Questa malattia è responsabile, nel mondo occidentale, della più elevata mortalità e morbilità. I fattori di rischio sono iperli­pidemia/dieta, ipertensione, diabete, fumo. La iperlipidemia è misurata con la ipercolesterolemia e le LDL, ricche in colestero­lo; nella placca c'è colesterolo. Diete ricche in acidi grassi saturi favoriscono l' instaurarsi di questa malattia, mentre die­te ricche in poliinstauri sortiscono l' effetto contrario. Nella ipertensione il vaso dimostra una pressione elevata, e quindi si creano le condizioni per una alterazione del vaso stesso. Il dia­bete altera il metabolismo lipidico e forma pericolose (per la parete vascolare) proteine glicosilate. Anche il fumo determina direttamente danni ai vasi. Accanto a questi fattori, ve ne sono altri, che sono età (dai 40 in su), sesso (le donne, dopo la me­nopausa, ammalano quasi quanto gli uomini), obesità, inattività fisica, stress, personalità e stile di vita, uso di contraccetti­vi orali, fattori genetici (storia familiare); in più, ci sono varie alterazioni biochimiche, come la iperfibrinogemia, aumenta­ti livelli di fattore VII, iperomocisteinemia - nella omocistei­nuria c'è rischio di aterosclerosi -.

Le lesioni aterosclerotiche sono le placche aterosclerotiche  (ne esistono di fibrose, fibroadipose, fibrolipidiche, lipidiche), le placche aterosclerotiche complicate (cioè coniugate ad altro; per es., a trombi), le strie lipidiche.

Una placca "standard" è fatta da una parte centrale, detta "core", e da un rivestimento, detto "cap". Il core è composto da materiale lipidico (cristalli di colesterolo e cellule schiumose piene di grassi: si tratta dei macrofagi); il cap è invece fibro­so, con cellule muscolari lisce e cellule schiumose, insieme a macrofagi e linfociti. La placca può avere una composizione ete­rogenea, per quando riguarda i rapporti quantitativi dei compo­nenti. In generale, più macrofagi ci sono, maggiori sono le pos­sibilità di una trombosi; se invece il cap è preponderante, ed è molto fibroso, il rischio è minore. Al di sopra del cap vi sono macrofagi ricchi in lipidi - schiumosi -, ammassati, che prendono il nome di strie lipidiche. Queste formazioni sono state trovate anche in bambini di dieci anni.

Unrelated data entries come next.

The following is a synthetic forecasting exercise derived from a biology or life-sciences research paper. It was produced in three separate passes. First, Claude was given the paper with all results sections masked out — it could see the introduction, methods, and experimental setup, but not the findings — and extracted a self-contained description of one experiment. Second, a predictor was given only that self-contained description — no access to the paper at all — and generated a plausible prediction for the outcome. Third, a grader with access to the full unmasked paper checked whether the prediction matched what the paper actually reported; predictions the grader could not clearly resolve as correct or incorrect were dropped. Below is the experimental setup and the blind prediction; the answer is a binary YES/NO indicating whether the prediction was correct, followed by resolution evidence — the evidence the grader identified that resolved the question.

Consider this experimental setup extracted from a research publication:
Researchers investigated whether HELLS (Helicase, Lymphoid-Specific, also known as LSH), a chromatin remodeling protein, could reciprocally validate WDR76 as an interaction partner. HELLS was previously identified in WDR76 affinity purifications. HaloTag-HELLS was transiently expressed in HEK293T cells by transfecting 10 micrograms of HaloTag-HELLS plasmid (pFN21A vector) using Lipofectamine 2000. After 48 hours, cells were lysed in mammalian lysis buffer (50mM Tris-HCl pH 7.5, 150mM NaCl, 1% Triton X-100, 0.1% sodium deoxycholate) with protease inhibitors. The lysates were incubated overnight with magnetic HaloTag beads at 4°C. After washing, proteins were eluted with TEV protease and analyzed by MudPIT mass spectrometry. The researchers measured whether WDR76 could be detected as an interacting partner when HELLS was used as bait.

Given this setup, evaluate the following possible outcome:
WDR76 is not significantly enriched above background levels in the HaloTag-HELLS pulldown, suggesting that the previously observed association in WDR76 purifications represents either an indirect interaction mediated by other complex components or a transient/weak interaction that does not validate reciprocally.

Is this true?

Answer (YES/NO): NO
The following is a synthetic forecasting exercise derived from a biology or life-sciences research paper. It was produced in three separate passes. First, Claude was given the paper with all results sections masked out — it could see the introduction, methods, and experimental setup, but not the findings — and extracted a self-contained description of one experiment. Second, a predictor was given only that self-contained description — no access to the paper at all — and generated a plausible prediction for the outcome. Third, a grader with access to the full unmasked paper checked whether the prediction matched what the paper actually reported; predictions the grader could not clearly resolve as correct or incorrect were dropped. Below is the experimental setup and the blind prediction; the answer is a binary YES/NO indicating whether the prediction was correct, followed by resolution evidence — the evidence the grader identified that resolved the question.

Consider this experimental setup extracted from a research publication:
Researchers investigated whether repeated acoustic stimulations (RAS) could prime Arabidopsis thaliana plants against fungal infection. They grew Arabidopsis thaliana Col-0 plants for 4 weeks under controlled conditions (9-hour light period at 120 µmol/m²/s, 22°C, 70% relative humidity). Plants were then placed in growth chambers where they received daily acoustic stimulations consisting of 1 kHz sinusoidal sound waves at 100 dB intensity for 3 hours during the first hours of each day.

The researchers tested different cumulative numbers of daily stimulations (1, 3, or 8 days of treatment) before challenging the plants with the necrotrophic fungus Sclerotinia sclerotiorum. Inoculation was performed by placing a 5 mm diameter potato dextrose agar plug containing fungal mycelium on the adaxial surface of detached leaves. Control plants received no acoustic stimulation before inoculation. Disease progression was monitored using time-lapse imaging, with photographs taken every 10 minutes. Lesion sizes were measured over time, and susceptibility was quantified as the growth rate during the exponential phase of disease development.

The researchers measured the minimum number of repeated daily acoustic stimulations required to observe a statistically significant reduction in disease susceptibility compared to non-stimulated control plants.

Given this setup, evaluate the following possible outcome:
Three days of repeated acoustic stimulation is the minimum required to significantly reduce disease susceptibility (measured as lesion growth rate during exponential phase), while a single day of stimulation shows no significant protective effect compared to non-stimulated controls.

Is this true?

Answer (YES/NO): YES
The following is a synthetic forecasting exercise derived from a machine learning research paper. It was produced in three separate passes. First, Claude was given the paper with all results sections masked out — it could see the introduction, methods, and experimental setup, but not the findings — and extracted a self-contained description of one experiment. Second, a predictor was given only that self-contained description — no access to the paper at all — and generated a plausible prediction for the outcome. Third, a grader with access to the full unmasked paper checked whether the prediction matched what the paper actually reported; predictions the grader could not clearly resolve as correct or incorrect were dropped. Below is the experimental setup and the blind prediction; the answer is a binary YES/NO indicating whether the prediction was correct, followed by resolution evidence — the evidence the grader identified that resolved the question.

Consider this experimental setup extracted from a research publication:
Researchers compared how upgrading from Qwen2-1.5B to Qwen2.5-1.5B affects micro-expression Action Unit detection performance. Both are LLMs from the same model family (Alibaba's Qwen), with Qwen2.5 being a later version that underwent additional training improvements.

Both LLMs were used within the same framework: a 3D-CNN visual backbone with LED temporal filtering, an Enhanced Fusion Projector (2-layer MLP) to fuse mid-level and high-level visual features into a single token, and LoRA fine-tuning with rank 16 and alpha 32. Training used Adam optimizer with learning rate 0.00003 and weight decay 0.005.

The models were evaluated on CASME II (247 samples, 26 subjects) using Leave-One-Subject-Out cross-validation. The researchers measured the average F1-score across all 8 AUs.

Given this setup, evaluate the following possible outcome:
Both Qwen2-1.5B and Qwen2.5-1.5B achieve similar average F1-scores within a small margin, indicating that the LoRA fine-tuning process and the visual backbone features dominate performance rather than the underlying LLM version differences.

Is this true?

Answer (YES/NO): YES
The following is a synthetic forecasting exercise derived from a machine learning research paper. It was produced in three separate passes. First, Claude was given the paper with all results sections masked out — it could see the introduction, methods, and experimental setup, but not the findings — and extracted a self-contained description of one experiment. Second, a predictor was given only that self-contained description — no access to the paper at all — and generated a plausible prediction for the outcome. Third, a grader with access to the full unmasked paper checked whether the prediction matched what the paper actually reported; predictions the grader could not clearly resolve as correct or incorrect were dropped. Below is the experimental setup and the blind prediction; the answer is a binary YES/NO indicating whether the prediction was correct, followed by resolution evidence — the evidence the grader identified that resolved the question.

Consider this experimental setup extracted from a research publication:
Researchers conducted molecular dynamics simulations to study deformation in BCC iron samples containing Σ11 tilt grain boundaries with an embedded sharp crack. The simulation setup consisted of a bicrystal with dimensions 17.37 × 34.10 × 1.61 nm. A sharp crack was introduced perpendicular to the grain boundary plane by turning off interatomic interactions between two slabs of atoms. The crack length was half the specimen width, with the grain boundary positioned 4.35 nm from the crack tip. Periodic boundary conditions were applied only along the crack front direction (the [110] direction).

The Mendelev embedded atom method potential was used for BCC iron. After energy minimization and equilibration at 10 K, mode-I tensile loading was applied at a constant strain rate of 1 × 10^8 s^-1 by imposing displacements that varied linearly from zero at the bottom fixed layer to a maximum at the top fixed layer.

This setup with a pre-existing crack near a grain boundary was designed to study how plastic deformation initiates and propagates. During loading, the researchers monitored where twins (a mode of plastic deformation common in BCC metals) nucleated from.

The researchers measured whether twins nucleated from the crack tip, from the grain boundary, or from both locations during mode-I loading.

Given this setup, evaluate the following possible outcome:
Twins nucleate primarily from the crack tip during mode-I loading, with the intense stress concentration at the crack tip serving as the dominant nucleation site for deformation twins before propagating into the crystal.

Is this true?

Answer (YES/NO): NO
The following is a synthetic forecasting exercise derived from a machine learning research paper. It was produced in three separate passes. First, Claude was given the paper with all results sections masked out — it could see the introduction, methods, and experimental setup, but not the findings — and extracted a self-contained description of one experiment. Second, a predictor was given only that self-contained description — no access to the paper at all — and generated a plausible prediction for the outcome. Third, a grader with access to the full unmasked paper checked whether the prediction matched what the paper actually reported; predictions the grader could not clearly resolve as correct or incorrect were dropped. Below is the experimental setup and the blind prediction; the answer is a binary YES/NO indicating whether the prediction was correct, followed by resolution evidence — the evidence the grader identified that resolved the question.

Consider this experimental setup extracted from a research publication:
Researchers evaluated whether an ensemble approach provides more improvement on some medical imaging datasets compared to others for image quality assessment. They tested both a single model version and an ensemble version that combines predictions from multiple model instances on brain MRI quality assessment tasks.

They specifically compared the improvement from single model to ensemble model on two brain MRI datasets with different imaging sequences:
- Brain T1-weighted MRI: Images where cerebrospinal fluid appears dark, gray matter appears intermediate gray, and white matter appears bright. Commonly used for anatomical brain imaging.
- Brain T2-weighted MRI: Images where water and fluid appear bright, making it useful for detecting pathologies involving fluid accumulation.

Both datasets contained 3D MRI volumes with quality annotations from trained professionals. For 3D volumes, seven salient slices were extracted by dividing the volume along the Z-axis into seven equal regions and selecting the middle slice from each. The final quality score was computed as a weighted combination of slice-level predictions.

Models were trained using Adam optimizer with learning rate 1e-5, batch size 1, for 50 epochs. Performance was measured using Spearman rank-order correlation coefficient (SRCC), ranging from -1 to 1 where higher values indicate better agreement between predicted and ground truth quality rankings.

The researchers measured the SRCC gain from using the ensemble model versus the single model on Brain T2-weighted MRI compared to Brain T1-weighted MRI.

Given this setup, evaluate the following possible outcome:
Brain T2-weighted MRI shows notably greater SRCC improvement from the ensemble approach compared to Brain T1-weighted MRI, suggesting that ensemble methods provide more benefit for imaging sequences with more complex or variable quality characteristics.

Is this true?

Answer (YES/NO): YES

Le lesioni aterosclerotiche si formano probabilmente sul modello della risposta al danno. Probabilmente all' origine c'è un danno sulla parete vascolare, e la risposta a questo danno potrebbe es­sere la "placca". In genere questo tipo di danno è funzionale, e non anatomico; quindi si potranno avere aumenti della permeabi­lità lipidica, e quindi di colesterolo e LDL, o espressione di molecole adesive. Quando questo succede, le LDL passano attraver­so l' endotelio, e l' endotelio esprime siti di attacco per i mo­nociti, o per le piastrine. I monociti convengono poiché rispon­dono a stimoli chemiotattici; si dispongono nell' intima come ma­crofagi. Le LDL, al passaggio endoteliale, sono trasformate in LDL ossidate, e vengono fagocitate dai macrofagi: per questo mo­tivo i macrofagi locali appaiono schiumosi. A questo punto biso­gna considerare che le cellule endoteliali possono produrre IL-1, PDGF, FGF, vari fattori di crescita, fattori chemiotattici (come MCP-1, proteina chemiotattica per i monociti, o M-CSF e GM-CSF); tutto ciò stimola migrazione e proliferazione di cellule muscola­ri lisce. A questo punto è formata la placca aterosclerotica, che viene completata con vascolarizzazione per neo-angio-genesi.

Come visto in precedenza, la placca aterosclerotica è capace di dare trombosi arteriosa. Soprattutto in seguito a fissurazione, è possibile che il sangue infiltrante la placca venga coagulato, dal momento che nella placca sono contenuti elementi trombogeni­ci, che sono i macrofagi, le cellule muscolari lisce e le cellule morte, che contengono TF. TF può essere anche prodotto dalle cel­lule endoteliali in seguito a stimoli particolari.